If you have a Medigap (supplemental) policy, it may cover some or all of that 20% coinsurance. If you’re enrolled in a Medicare Advantage plan, your cost-sharing structure could be different, with copays instead of coinsurance, for example.
Medicare Advantage Plans May Have Extra Steps
Medicare Advantage plans are required to cover everything Original Medicare covers, including medically necessary prostate MRI. However, these plans can add requirements that Original Medicare doesn’t have. You may need prior authorization before the scan is approved, meaning your doctor’s office submits a request and the plan confirms coverage before you can schedule the appointment. You may also need to use an imaging center within the plan’s network, or pay significantly more for going out of network. Some plans require a referral from your primary care doctor before you can see a urologist or get advanced imaging.
These extra steps don’t change whether the MRI is covered. They change the process for getting it approved. If your plan denies prior authorization, you have the right to appeal.
Regional Variations in Coverage
Medicare’s national policy covers MRI broadly for pelvic and urogenital imaging, but some specifics are left to regional Medicare Administrative Contractors (MACs). These regional administrators can issue Local Coverage Determinations (LCDs) that clarify when and how prostate MRI is covered in their jurisdiction. In the absence of a specific local policy, MACs generally follow the national coverage determination and evaluate claims based on whether the documented medical necessity is adequate.

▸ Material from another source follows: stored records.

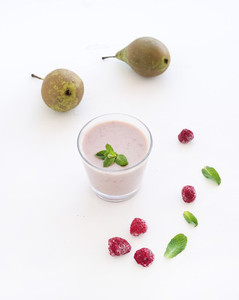 Glass of raspberry and pear smoothie with fresh mint leaves on white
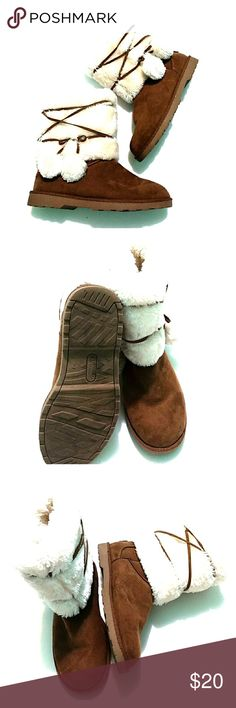 Like New Furry Brown Boots 7 Cute furry moccasin style boot. With little furry tassels or balls. Cream and brown. makalu California Shoes Ankle Boots & Booties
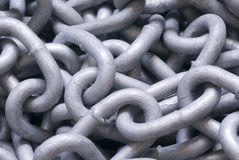 Chains. A tangled backdrop of metal chain links Royalty Free Stock Photography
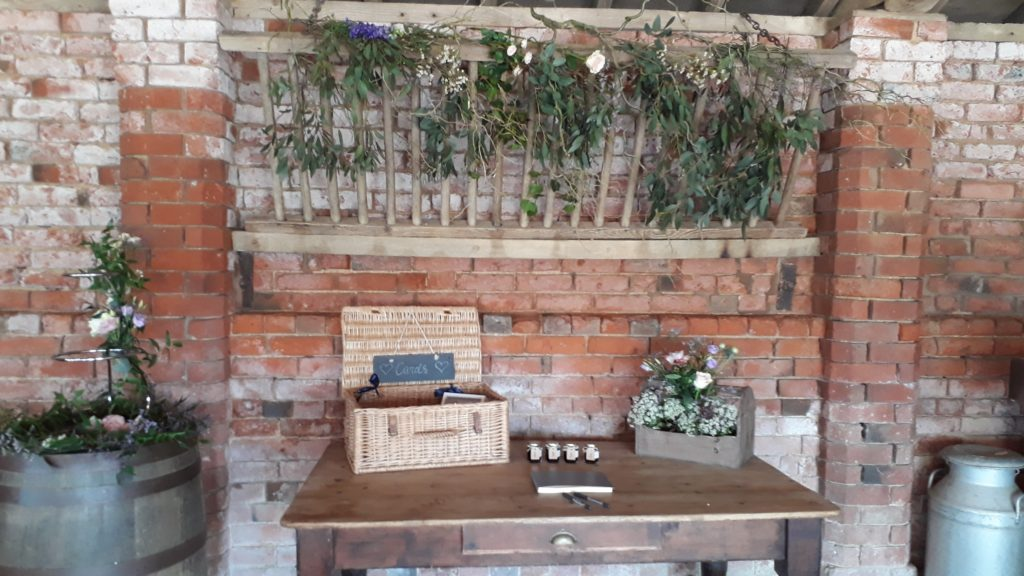 Contorted willow and eucalyptus with flowers in a loose swag above the cards table with the cake barrel ready for the American pies
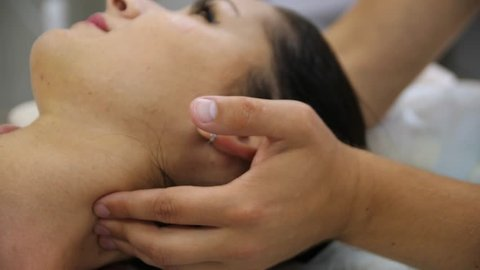Woman doing neck massage at the reception of the chiropractor. Men's hands do massage of the cervical spine to an attractive girl. Massaging pain points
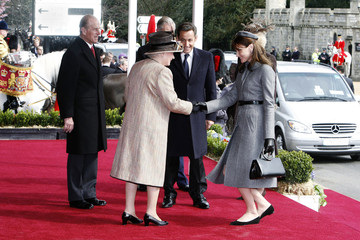Britain's Queen Elizabeth greets France's first lady Carla Bruni as Prince Philip and France's President Nicolas Sarkozy stand near during ceremonies at Windsor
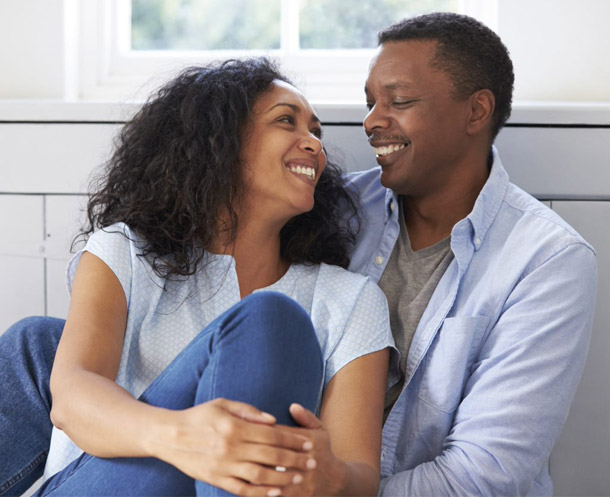 African American couple smiling and staring at eachother.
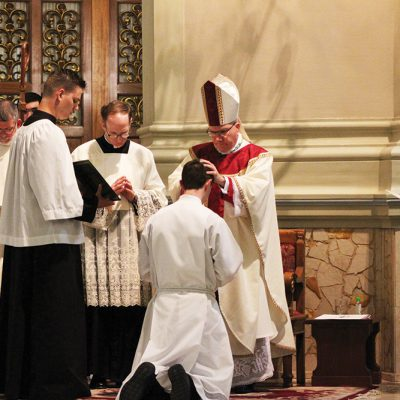 The Bishop with His Deacons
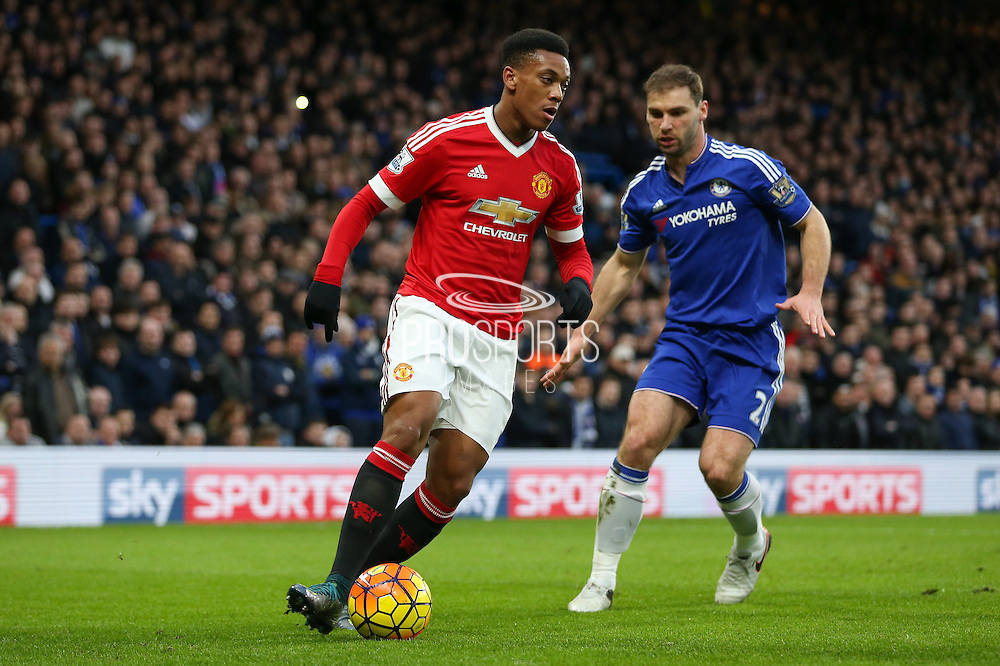 Anthony Martial of Manchester United and Chelsea's Branislav Ivanovic during the Barclays Premier League match between Chelsea and Manchester United at Stamford Bridge, London, England on 7 February 2016. Photo by Ellie Hoad.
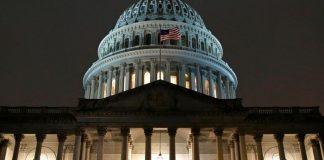 Lights shine on the U.S. Capitol dome, Monday, Dec. 9, 2019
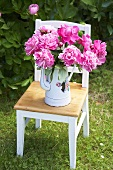 Peonies in enamel pot on garden chair
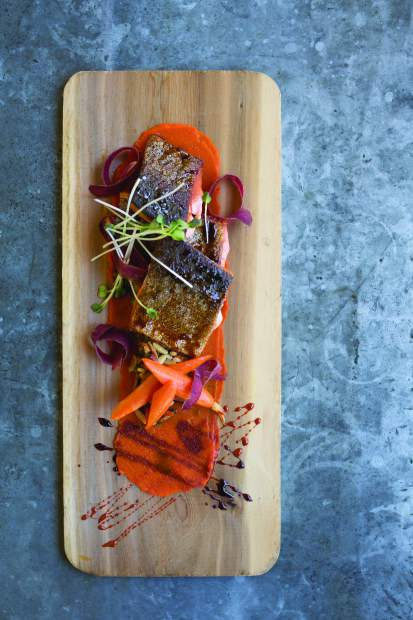 Rocky Mountain ruby red trout comes with a vibrant ginger-carrot puree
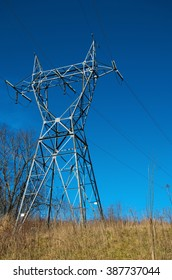 A metal electric utility tower stands at the top of a hill against a brilliant blue sky background.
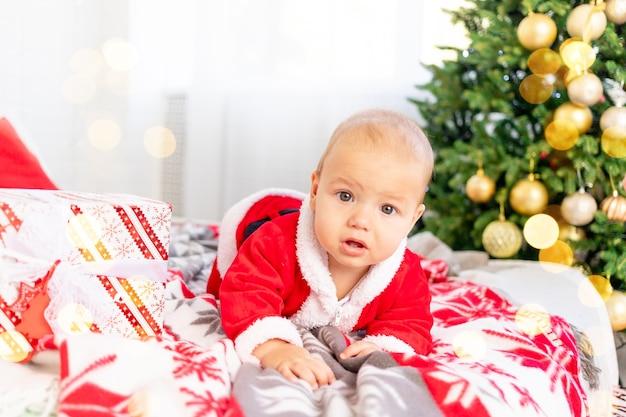 새해나 크리스마스, 산타클로스 의상을 입고 크리스마스 트리에 있는 집에 있는 아기가 웃고 휴가를 기다리고 있다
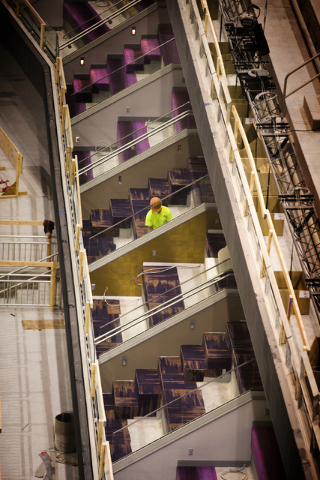 A man works on a suite at the T-Mobile Arena behind New York-New York on  Monday, March 7, 2016. The joint venture partners AEG and MGM Resorts is scheduled to open the arena next month. Jeff Sche ...
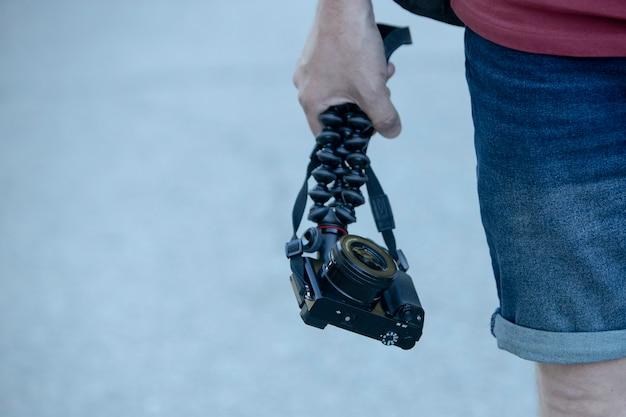 야외에서 유연한 삼각대가 있는 카메라를 들고 있는 남자의 손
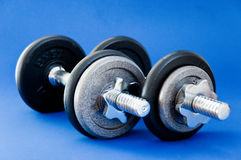 Barbells on Blue royalty free stock image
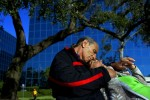 A couple takes a break on a park bench beside Lake Eola.
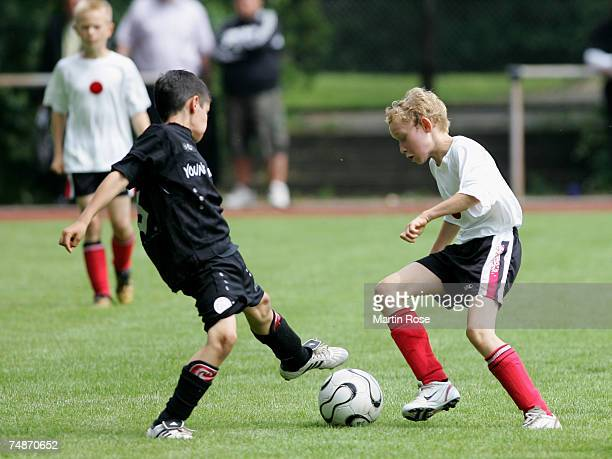 Boys from the 911 year old age group in action during the German Football Association's EYouth children's soccer tournament on June 23 2007 in...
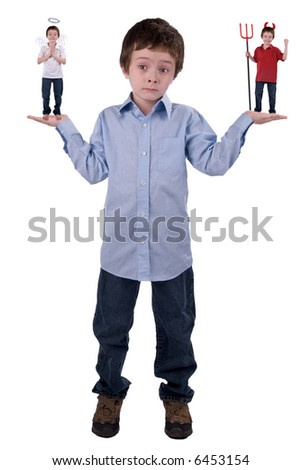 Angel and devil in a young boys hands isolated over white - stock photo
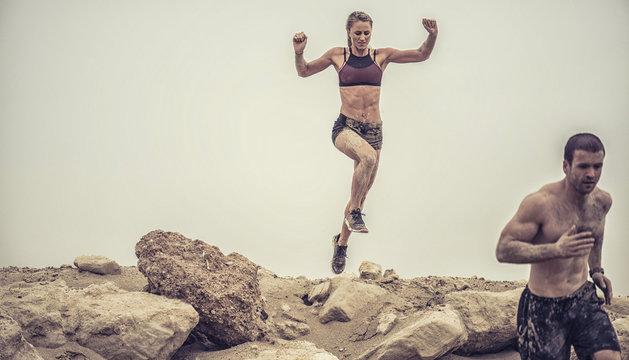 Strong beautiful muscular female athlete covered in mud jumping of a rough rocky ledge capture in mid air.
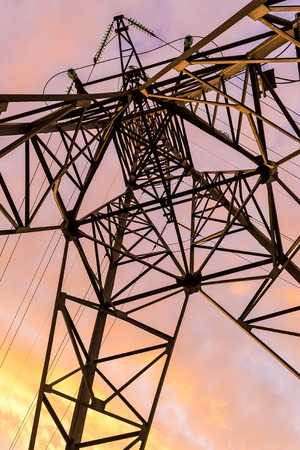 pink sunset: Metal power line against the pink sunset sky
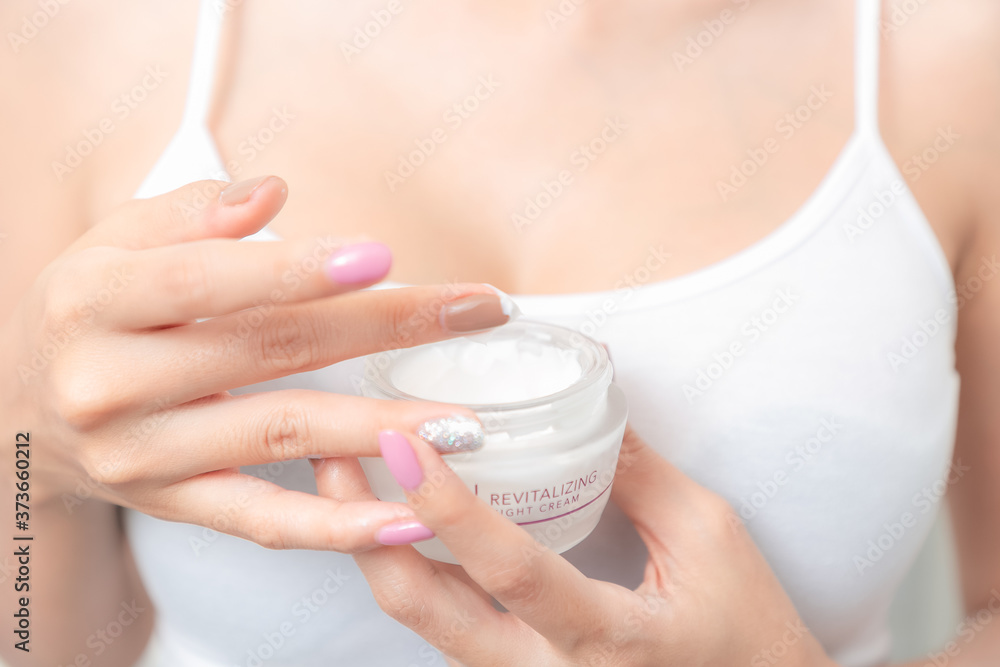 Fototapeta A woman holds a moisturizer in her hand and her skin and wrinkle from impurities.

This means coverage can vary slightly depending on where you live. If a claim is denied, it’s often because the documentation submitted by your doctor didn’t clearly establish medical necessity rather than because of a blanket coverage exclusion. Your doctor’s office can usually resolve this by providing additional clinical notes or resubmitting the claim with more detail.
How to Confirm Your Coverage
Before scheduling a prostate MRI, ask your doctor’s office to verify coverage with Medicare or your Advantage plan. Specifically, confirm that the ordering physician will include a diagnosis code that supports medical necessity, that the imaging facility accepts Medicare assignment (meaning they accept Medicare’s approved amount as full payment), and that prior authorization has been obtained if you’re on a Medicare Advantage plan. Getting these details sorted in advance prevents surprise bills and claim denials after the fact.